Open need47 opened 6 years ago
A file can be closed after any amount of its contents are read, so its safe to do so after readline only reads one line.
A subprocess possibly needs all its output read before it can terminate cleanly, which readlines does, but readline only reads part of the output it can leave the subprocess hung waiting for someone to read the rest of its output, but nobody is ever going to. Therefore its unsafe to have a readline for subprocesses.
Thanks for the explanation. Probably the error messages need to be improved. Please feel free to close the ticket.
Arguably in this situation we could automatically arrange to ignore the SIGPIPE error from the command since it seems clear that’s what the user wants. Since this either could use a better error or a change to make it work, I’ll leave it open.

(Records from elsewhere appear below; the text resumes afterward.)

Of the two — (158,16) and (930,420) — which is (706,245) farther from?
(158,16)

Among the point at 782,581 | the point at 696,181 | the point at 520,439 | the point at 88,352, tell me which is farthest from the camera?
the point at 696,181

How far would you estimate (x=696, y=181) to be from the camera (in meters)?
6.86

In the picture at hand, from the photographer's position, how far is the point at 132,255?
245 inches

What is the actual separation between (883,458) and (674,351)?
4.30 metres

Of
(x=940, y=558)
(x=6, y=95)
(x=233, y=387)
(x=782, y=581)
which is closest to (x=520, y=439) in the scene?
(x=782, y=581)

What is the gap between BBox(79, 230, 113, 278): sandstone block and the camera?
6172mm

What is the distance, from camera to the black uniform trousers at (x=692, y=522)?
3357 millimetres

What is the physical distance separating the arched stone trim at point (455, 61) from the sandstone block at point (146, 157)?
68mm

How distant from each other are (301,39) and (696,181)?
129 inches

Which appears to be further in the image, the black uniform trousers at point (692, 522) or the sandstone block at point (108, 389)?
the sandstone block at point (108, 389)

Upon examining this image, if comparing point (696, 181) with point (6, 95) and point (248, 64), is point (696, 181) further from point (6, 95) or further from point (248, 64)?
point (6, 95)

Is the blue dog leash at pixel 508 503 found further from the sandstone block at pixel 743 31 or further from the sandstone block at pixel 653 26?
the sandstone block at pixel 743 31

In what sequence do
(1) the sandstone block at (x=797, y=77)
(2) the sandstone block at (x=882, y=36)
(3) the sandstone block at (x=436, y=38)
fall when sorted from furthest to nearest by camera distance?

Since this either could use a better error
The docs for readline
shows its usage and like for everything else, calling a method with some other types gives a MethodError
. So you mean that you want to implement readline(::Cmd)
and have it show some other error message? Doesn't this open a whole can of specialized error messages that should be implemented e.g.
[1] + 2
"foo" + "bar"
etc?
No, I’d actually prefer to make it work as expected as if you’d called head -n1 on the command.

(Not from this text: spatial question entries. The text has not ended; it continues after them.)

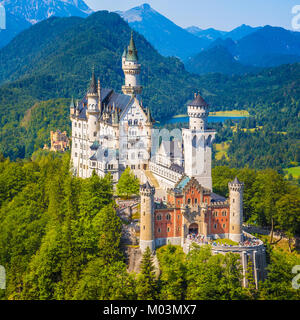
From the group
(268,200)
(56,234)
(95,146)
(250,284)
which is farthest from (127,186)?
(250,284)

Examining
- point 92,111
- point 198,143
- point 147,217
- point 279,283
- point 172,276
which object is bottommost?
point 279,283

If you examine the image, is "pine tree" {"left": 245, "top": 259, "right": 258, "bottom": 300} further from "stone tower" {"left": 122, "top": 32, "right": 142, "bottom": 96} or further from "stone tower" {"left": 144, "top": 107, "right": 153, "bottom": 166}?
"stone tower" {"left": 122, "top": 32, "right": 142, "bottom": 96}

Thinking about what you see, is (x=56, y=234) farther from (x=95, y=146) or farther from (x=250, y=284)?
(x=95, y=146)

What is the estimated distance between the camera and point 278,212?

readline(cmd::Cmd) = readlines(cmd)[1]
:grin:
@StefanKarpinski readline(::IOStream)
does not close the file, only readline(::AbstractString)

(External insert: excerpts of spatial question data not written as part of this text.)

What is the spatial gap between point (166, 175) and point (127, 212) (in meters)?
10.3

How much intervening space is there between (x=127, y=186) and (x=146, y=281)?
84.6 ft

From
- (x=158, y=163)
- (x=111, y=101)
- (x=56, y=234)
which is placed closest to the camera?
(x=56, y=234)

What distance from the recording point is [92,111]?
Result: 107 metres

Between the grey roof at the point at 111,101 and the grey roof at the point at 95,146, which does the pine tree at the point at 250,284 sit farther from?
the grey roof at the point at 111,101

does since it opens the file itself. These two are distinguished by type.
Since AbstractString is already taken, there is no way of telling readline()
to create a Cmd that it owns and can close.
If readline(::Cmd)
is to work like head -n1 then it would work like the AbstractString version, so its inconsistent with the IOStream version.
But a user with a Cmd bound to a variable trying to read lines one at a time from it (perhaps doing interaction with the subprocess) would be surprised that their Cmd is unexpectedly closed.
Cmd
objects aren't open or closed, they just represent a command that could be run.
Thats correct, at the moment, the only way to get the output of a Cmd
is readlines(::Cmd)
which presumably runs the command, buffers all the data from the pipes, and wait()
s for the process to complete before it returns the array of data. At least I assume so, readlines(::Cmd)
does not appear to be documented.
But my point is that the behaviour of readline(::Cmd)
means that it does not return all data at one time, so what is the semantics in this case? Does it do my suggested readlines(cmd)[1]
, in which case, yes, there is no "open" concept, or does it follow the semantics of readline(::IOStream)
where successive calls return successive lines? In which case the Cmd
is conceptually "open".
Yes, I figured out readlines() by myself. Only read() is given as an example in the documentation. Then I tried readline() for whatever reason and noticed the difference between readline() and readlines().
On Mon, Sep 10, 2018 at 7:00 PM elextr notifications@github.com wrote:
Thats correct, at the moment, the only way to get the output of a Cmd is readlines(::Cmd) which presumably runs the command, buffers all the data from the pipes, and wait()s for the process to complete before it returns the array of data. At least I assume so, readlines(::Cmd) does not appear to be documented.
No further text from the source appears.